We also evaluated our safeguard classifier on datasets containing PII. We took 1,000 samples containing PII from the AI4Privacy PII Masking dataset, and 1,000 samples from a generic web search dataset (MS MARCO web search queries) that has few instances of PII. The classifier achieved 97.4% accuracy. It had perfect precision (legitimate queries are never incorrectly blocked) and a recall of 95%, indicating that the classifier caught the vast majority of PII. The occasional misses were account numbers in unusual formats (e.g., long unformatted numeric sequences) and phone numbers with non-standard delimiters.

4. Server-Side Search

One obvious question is why not have clients execute searches directly? In such a setup, the AI model would request the client to execute searches and send results back. While this seems privacy-preserving, it actually harms privacy in three critical ways. First, clients connecting directly to search providers reveal their network IP address, enabling identity correlation across searches. Second, search providers require API keys for programmatic access, which uniquely identify users even when using VPNs. In short, client-side search tells the provider who is searching, directly correlating user identity with query content. Lastly, ZDR agreements are typically only available on enterprise plans and can be difficult and expensive for individuals to obtain for personal use.

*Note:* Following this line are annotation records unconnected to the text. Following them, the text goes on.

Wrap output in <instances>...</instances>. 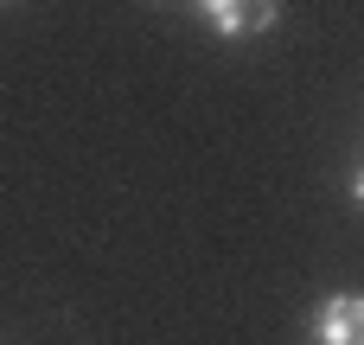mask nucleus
Segmentation results:
<instances>
[{
    "instance_id": "nucleus-2",
    "label": "nucleus",
    "mask_w": 364,
    "mask_h": 345,
    "mask_svg": "<svg viewBox=\"0 0 364 345\" xmlns=\"http://www.w3.org/2000/svg\"><path fill=\"white\" fill-rule=\"evenodd\" d=\"M314 345H364V294L339 288L314 314Z\"/></svg>"
},
{
    "instance_id": "nucleus-1",
    "label": "nucleus",
    "mask_w": 364,
    "mask_h": 345,
    "mask_svg": "<svg viewBox=\"0 0 364 345\" xmlns=\"http://www.w3.org/2000/svg\"><path fill=\"white\" fill-rule=\"evenodd\" d=\"M192 13L224 38H256L282 19V0H192Z\"/></svg>"
},
{
    "instance_id": "nucleus-4",
    "label": "nucleus",
    "mask_w": 364,
    "mask_h": 345,
    "mask_svg": "<svg viewBox=\"0 0 364 345\" xmlns=\"http://www.w3.org/2000/svg\"><path fill=\"white\" fill-rule=\"evenodd\" d=\"M0 6H13V0H0Z\"/></svg>"
},
{
    "instance_id": "nucleus-3",
    "label": "nucleus",
    "mask_w": 364,
    "mask_h": 345,
    "mask_svg": "<svg viewBox=\"0 0 364 345\" xmlns=\"http://www.w3.org/2000/svg\"><path fill=\"white\" fill-rule=\"evenodd\" d=\"M352 205H358V211H364V166H358V173H352Z\"/></svg>"
}]
</instances>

Server-side search solves all three problems. By executing searches within our secure enclave infrastructure, we separate user identity from query content. Specifically, the search provider sees only encrypted traffic from our enclave's IP with a shared API key, creating an anonymity set across all Tinfoil users as we explained above.

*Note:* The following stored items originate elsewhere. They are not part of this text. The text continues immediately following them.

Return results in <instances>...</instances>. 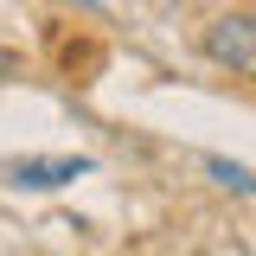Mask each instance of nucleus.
I'll list each match as a JSON object with an SVG mask.
<instances>
[{
	"mask_svg": "<svg viewBox=\"0 0 256 256\" xmlns=\"http://www.w3.org/2000/svg\"><path fill=\"white\" fill-rule=\"evenodd\" d=\"M13 70H20V58H13V52H6V45H0V84H6V77H13Z\"/></svg>",
	"mask_w": 256,
	"mask_h": 256,
	"instance_id": "4",
	"label": "nucleus"
},
{
	"mask_svg": "<svg viewBox=\"0 0 256 256\" xmlns=\"http://www.w3.org/2000/svg\"><path fill=\"white\" fill-rule=\"evenodd\" d=\"M212 173H218V186H237V192H256V173H250V166H230V160H212Z\"/></svg>",
	"mask_w": 256,
	"mask_h": 256,
	"instance_id": "3",
	"label": "nucleus"
},
{
	"mask_svg": "<svg viewBox=\"0 0 256 256\" xmlns=\"http://www.w3.org/2000/svg\"><path fill=\"white\" fill-rule=\"evenodd\" d=\"M198 52L224 70H237V77H256V13H218L212 26L198 32Z\"/></svg>",
	"mask_w": 256,
	"mask_h": 256,
	"instance_id": "1",
	"label": "nucleus"
},
{
	"mask_svg": "<svg viewBox=\"0 0 256 256\" xmlns=\"http://www.w3.org/2000/svg\"><path fill=\"white\" fill-rule=\"evenodd\" d=\"M77 173H90V160H84V154H64V160H20V166H13L20 186H64V180H77Z\"/></svg>",
	"mask_w": 256,
	"mask_h": 256,
	"instance_id": "2",
	"label": "nucleus"
}]
</instances>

Why not execute searches server-side but require client approval for each query? This would preserve user anonymity from the search provider while giving users control over exactly what queries are sent. But it creates other problems. A single prompt can trigger multiple searches, leading to approval fatigue and a bad user experience. Each approval adds a round trip, increasing latency, and it breaks long-running agentic tasks that need to search autonomously.

Fully autonomous server-side search allows users to get the privacy benefits of a shared API key with ZDR, without affecting usability and performance.

Defense against Prompt Injections

When the model ingests search results, it processes untrusted content from the open web into its context. An attacker could craft a webpage that, when included in search results, contains hidden instructions designed to manipulate the model into leaking sensitive conversation data in subsequent search queries. This is known as a prompt injection attack.

However, because Exa already returns reputable sources, we don't view prompt injections as a significant risk in our web search system. Nonetheless, mitigating prompt injections continues to be an active area of work, and we will continue to evaluate the risk and implement appropriate measures to defend against such attack vectors in the future.

Conclusion

As AI models become more agentic, they inevitably need to interact with the outside world—we can't keep them locked inside a secure enclave. Web search is the first of many capabilities that will require us to carefully navigate this boundary. Our architecture provides strong guarantees where possible. But as always, we welcome feedback from users who have thought carefully about threat models we may have missed.